Expanding Access to All

In the U.S., 61 million people or one in four Americans has a disability, according to the Center for Disease Control and Prevention (CDC). The ADA works to bridge the accessibility gap with the goal of making all public spaces accessible to people with disabilities.

This equal opportunity law does not universally diminish the inequalities and challenges that people with disabilities face. However, the act is still a milestone in the fight for accessibility and equality. The ADA covers:

  • Employment – Ensuring equal access to jobs for those with disabilities, requiring employers with over 15 employees to provide reasonable accommodations.
  • Public Services – Requires state and local governments to make programs accessible to individuals with disabilities.
  • Private Entities – Services run by private entities, like hotels and restaurants, must not discriminate against people with disabilities and follow guidelines to ensure accessibility.
  • Transportation – Safeguarding accessibility on public transportation such as buses or trains.
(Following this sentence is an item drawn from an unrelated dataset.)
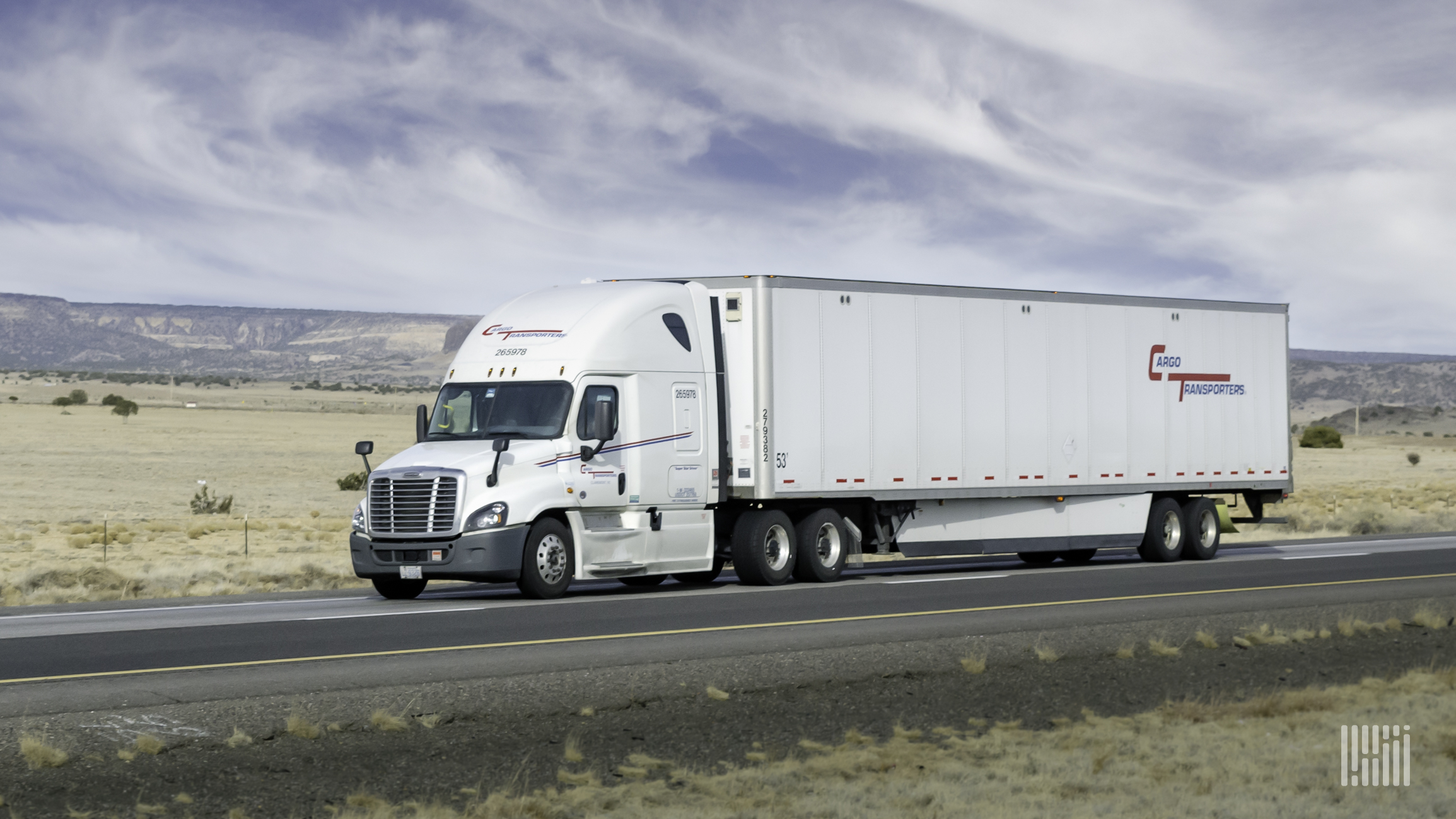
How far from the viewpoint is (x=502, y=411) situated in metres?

Read more about the ADA’s history and impact throughout the years.

New Challenges: COVID-19

COVID-19 and social distancing impact individuals with disabilities differently due to a variety of factors. Some people with disabilities may be immunocompromized meaning that the virus could be more threatening to their health than others. You’ve already heard that wearing a mask, social distancing and washing your hands is important. But you can actually help protect the lives of those more vulnerable to the virus by taking these precautions.

Social distancing can also create more challenges for some, even though it prevents the spread of the virus. While many hospitals are currently not allowing visitors, this is challenging for those who need caregivers with them to communicate and/or make care decisions. A public-interest law firm recently filed a complaint and cited the ADA.

Face masks can also be challenging for children and adults with special needs who could have sensitivities to either wear the mask, seeing other people in masks or both. Transparent masks and face shields could be a solution for some.

The ADA has worked to protect the rights of individuals with disabilities for the past 30 years. It’s important to keep people with disabilities at the forefront of discussions about COVID-19 and how we can ensure the safety of everyone.